Ging’s run on The A-Team ended when Fulbright took a bullet in the back during a rescue mission to save his daughter. “It was a kids show,” he said. “They shot 10,000 machine guns from every roof and threw bombs and grenades, but nobody ever got killed — except me,” he said with a laugh.
Jack Lee Ging was born on Nov. 30, 1931, in Alva, Oklahoma. He attended boarding school in Santa Fe, New Mexico, and served four years in the U.S. Marine Corps, then played halfback for three seasons at the University of Oklahoma — he helped the Sooners beat the top-ranked University of Maryland in the 1954 Orange Bowl — and one for the Canadian Football League’s Edmonton Eskimos.
Inspired by Tyrone Power, the 5-foot-10 Ging decided to become an actor. He studied with Sanford Meisner in New York and in 1958 appeared on episodes of Mackenzie’s Raiders and Highway Patrol and in the Leo McCarey-directed film Rally ‘Round the Flag, Boys!

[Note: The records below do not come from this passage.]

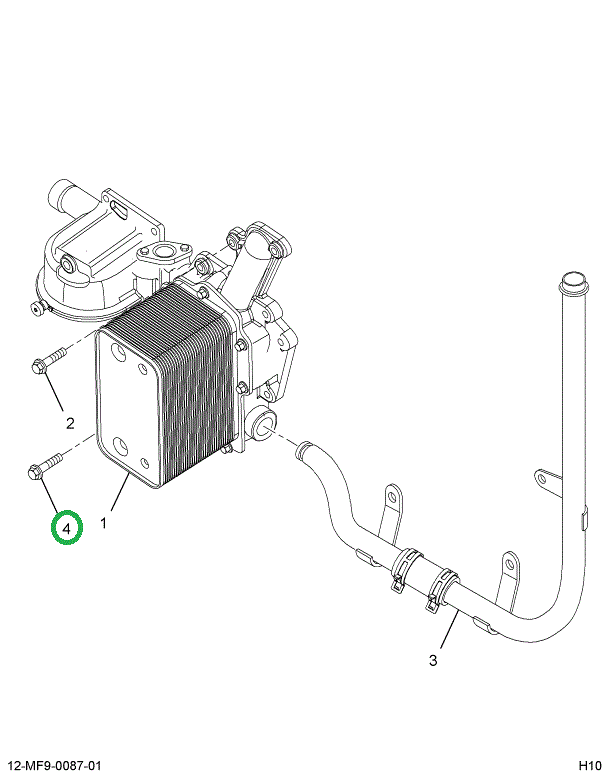 2

4

1

3

12-MF9-0087-01

H10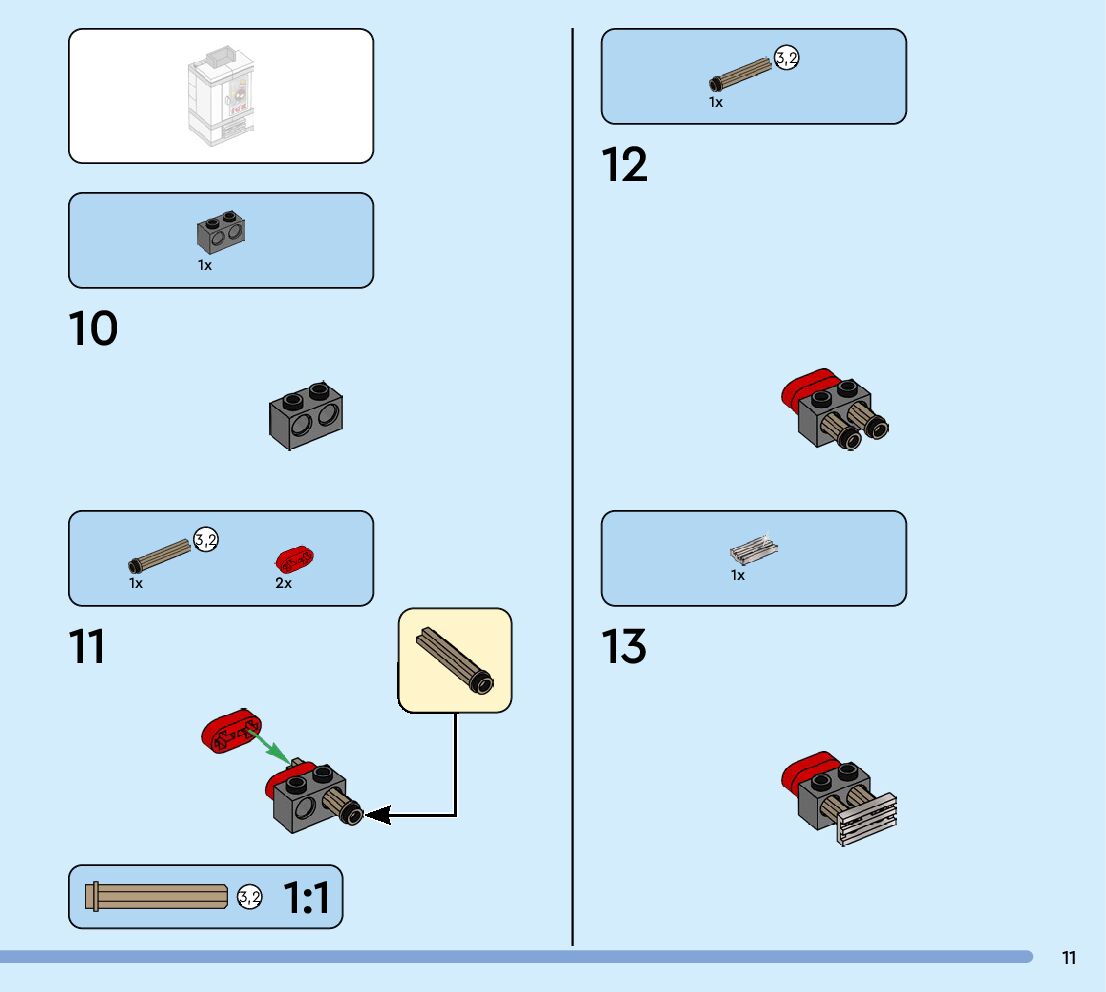 1x

10

3,2

1x

2x

11

3,2 1:1

3,2

1x

12

1x

13

11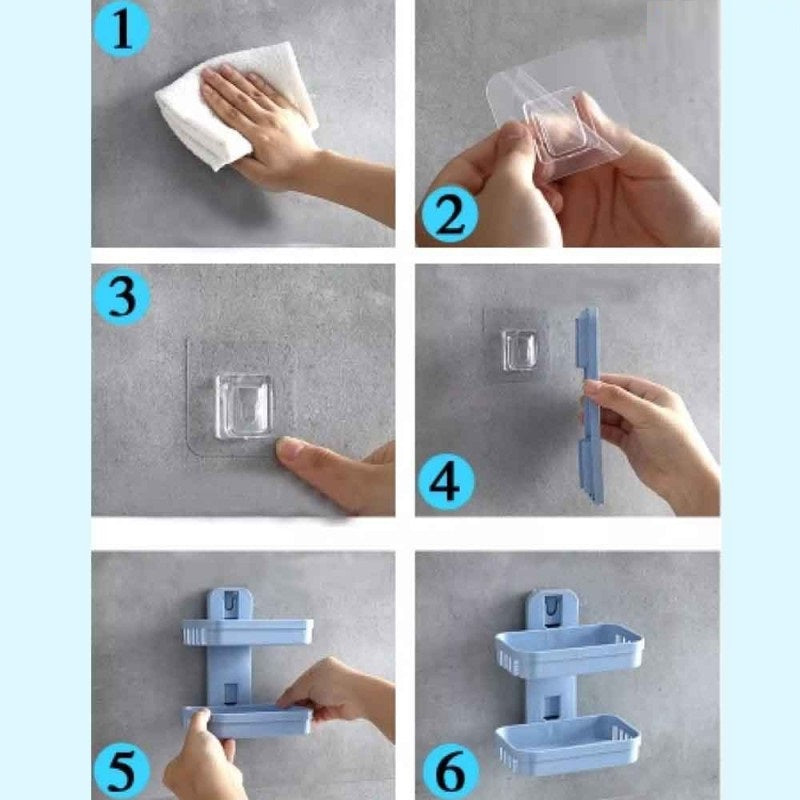 1
2
3
4
5
6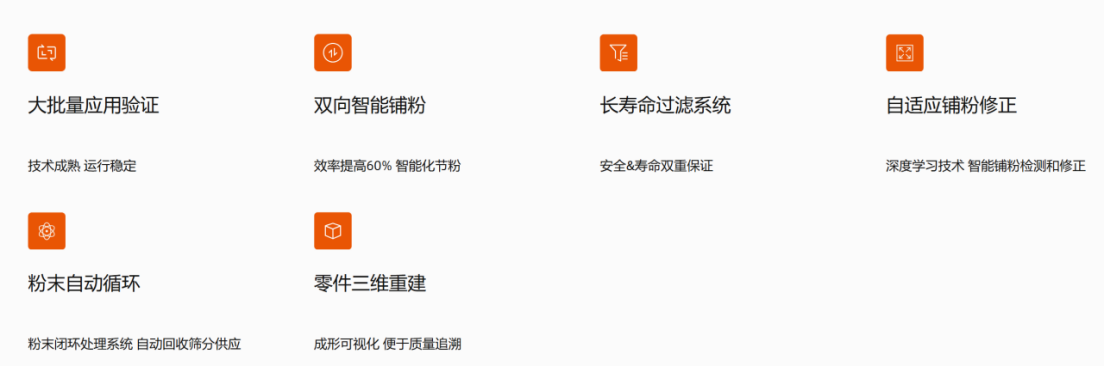 大批量应用验证

技术成熟 运行稳定

双向智能铺粉

效率提高60% 智能化节粉

长寿命过滤系统

安全&寿命双重保证

自适应铺粉修正

深度学习技术 智能铺粉检测和修正

粉末自动循环

粉末闭环处理系统 自动回收筛分供应

零件三维重建

成形可视化 便于质量追溯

He was hired for Tales of Wells Fargo when the series expanded to one hour and went from black-and-white to color but said he was given very little to do.

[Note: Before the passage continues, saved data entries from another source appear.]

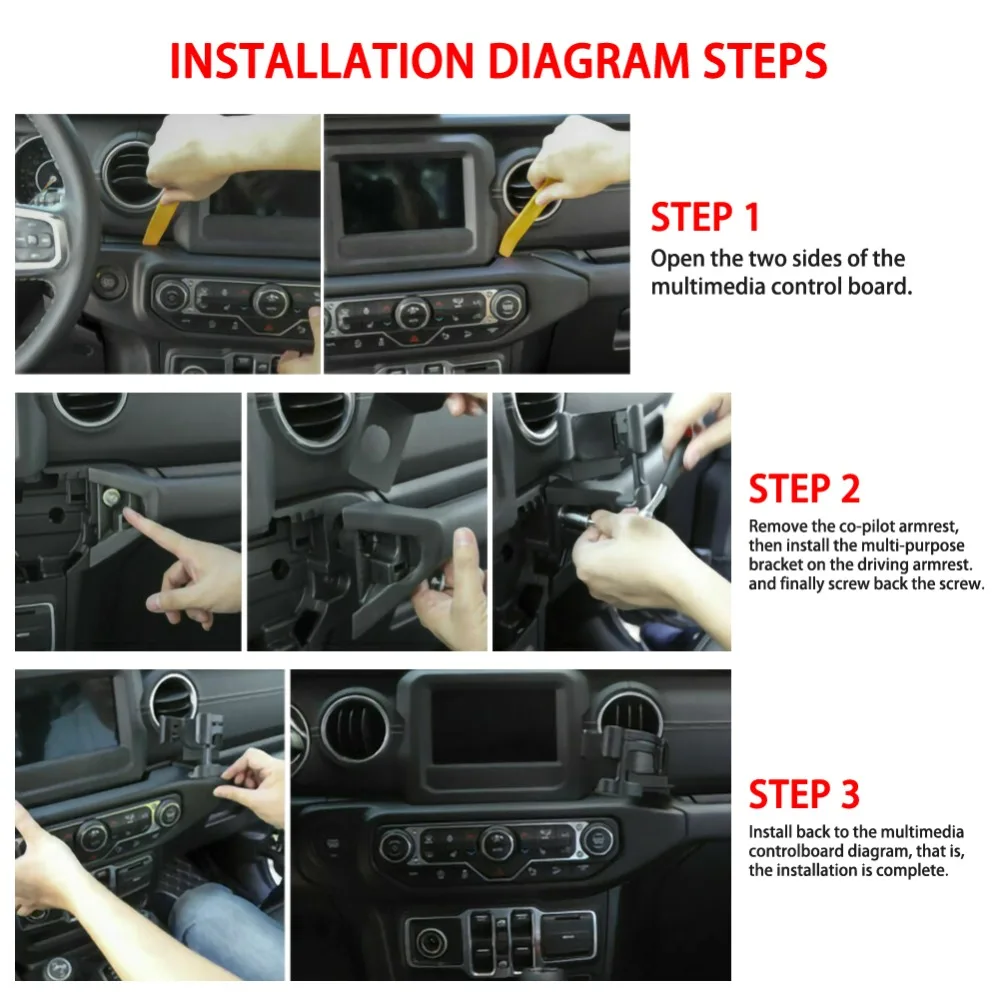 INSTALLATION DIAGRAM STEPS

STEP 1
Open the two sides of the multimedia control board.

STEP 2
Remove the co-pilot armrest, then install the multi-purpose bracket on the driving armrest. and finally screw back the screw.

STEP 3
Install back to the multimedia controlboard diagram, that is, the installation is complete.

“The way it ended up, I was just holding Dale Robertson’s horse,” he recalled. “Anybody could have done that, so I left the show and got suspended for six months [for breaking his contract]. But I was handled by MCA at the time, so they helped me get out of it OK.”
Ging did most of his work on television, guest-starring on everything from Bat Masterson, The Roaring 20’s, The Twilight Zone, Perry Mason, Gunsmoke, Bonanza and Hawaii Five-O to Fantasy Island, Barnaby Jones, The Greatest American Hero, The Fall Guy, Little House on the Prairie and Wings.
His movie résumé also included Ghost of Dragstrip Hollow (1959), Raymond Burr’s Desire in the Dust (1960), Fred Williamson’s That Man Bolt (1973), Sssssss (1973), Where the Red Fern Grows (1974) and Die Sister, Die! (1978).
In 1985, the Los Angeles Times noted that Ging “routinely competed for sport and money. His opponents were such golfers as Dean Martin and James Garner — and others whose bank accounts were much bigger than their names.”
He met Apache, also an Oklahoman, while filming Where the Red Fern Grows in the state in 1973, and they were married in 1978. Survivors also include his children, Adam, Casey, Erin, Charlie and Anna, and several grandchildren and great-grandchildren.